Can we build solutions that will just get better as the models get better? Fine-tuning is a controversial example of this - it's costly and different, and maybe a new, smarter model can do whatever we want to achieve without fine-tuning.

Predicting the future is impossible, so what can we do to be model-forward? What we can do is offload more of the work to the model. The smarter it gets, the more it can do for us. We can give it more tools, better context, and let it do its thing.

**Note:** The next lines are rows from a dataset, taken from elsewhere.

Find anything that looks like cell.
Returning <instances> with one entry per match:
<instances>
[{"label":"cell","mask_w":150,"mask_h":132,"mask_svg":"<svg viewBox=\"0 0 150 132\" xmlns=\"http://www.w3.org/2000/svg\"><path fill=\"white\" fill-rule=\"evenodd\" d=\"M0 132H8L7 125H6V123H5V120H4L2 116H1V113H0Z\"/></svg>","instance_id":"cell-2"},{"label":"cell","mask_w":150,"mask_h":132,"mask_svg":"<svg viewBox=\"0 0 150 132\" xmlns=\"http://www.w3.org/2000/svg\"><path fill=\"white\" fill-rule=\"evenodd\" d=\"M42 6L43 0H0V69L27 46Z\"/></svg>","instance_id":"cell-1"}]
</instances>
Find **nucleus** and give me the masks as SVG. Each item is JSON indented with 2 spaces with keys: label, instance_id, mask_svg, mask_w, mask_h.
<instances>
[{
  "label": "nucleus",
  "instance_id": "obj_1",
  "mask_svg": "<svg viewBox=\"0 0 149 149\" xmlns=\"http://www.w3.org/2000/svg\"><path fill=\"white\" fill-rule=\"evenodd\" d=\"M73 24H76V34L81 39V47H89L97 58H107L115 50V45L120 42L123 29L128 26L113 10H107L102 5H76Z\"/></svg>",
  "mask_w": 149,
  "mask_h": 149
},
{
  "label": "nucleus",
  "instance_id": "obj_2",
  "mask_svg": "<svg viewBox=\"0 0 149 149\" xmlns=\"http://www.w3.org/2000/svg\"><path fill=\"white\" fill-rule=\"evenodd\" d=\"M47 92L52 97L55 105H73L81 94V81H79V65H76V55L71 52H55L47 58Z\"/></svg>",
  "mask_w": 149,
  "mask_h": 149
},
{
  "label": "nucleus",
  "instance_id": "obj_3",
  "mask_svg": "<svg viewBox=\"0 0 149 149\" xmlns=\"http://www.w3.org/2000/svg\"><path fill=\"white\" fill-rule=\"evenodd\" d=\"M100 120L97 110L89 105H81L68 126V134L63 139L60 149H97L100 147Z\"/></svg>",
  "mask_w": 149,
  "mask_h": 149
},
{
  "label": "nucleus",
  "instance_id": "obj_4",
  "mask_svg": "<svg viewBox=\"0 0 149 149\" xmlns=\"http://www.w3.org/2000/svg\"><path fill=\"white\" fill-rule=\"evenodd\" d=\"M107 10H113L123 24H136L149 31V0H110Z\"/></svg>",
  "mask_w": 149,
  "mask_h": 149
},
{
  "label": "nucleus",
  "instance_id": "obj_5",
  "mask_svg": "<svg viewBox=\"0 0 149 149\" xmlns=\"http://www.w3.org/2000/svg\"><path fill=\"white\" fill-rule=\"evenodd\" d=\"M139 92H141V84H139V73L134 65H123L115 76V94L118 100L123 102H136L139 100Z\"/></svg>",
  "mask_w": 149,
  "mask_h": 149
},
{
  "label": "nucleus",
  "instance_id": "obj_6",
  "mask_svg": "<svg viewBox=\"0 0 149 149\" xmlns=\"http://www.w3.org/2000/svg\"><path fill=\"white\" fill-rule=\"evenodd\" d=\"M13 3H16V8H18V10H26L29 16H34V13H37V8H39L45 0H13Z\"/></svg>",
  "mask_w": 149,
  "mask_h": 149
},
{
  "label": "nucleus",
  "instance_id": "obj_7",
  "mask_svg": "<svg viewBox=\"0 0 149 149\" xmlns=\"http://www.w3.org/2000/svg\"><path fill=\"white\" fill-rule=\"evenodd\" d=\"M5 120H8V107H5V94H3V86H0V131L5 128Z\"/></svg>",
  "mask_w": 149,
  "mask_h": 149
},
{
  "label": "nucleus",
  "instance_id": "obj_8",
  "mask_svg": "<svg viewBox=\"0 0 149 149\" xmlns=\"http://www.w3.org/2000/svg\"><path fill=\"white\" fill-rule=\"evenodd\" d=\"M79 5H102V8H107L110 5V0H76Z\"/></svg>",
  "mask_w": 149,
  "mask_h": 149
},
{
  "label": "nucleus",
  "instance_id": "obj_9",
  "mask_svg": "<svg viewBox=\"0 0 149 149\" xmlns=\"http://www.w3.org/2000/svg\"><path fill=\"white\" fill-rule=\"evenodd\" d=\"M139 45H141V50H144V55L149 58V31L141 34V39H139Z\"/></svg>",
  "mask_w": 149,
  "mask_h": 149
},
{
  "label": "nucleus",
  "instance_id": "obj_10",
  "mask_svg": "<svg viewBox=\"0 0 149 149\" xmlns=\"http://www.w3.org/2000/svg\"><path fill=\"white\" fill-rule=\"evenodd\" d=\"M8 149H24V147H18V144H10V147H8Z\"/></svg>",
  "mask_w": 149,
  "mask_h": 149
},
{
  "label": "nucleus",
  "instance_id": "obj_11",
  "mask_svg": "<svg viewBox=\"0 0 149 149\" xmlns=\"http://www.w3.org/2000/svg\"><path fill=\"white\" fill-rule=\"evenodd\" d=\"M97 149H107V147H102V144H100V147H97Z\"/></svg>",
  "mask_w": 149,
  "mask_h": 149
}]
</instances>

The key point behind model-forward development is to focus less on complex scaffolding around model workflows and more on giving the model the tools it needs and letting it work. Rather than creating a complex, multi-step orchestration, just hand the model the right context, MCPs available, and listen to its response.

Summary

In this post I looked at the analogy between AI model integration patterns and the classic Design Patterns. I also did a teardown of my Large Language Models at Work book, and looked at some of the emerging patterns:

MCP as a standard.
Multi-turn as the norm.
Fine-tuning for specialized tasks.
Multiple agents working together.
Future-proofing with a model-forward approach.

No book for now, and not any time soon. I'll either write a book on how to use AI when we reach stable state, or we pass the event horizon and AI will write the book much better than I ever could. I've been refocusing on writing fiction lately.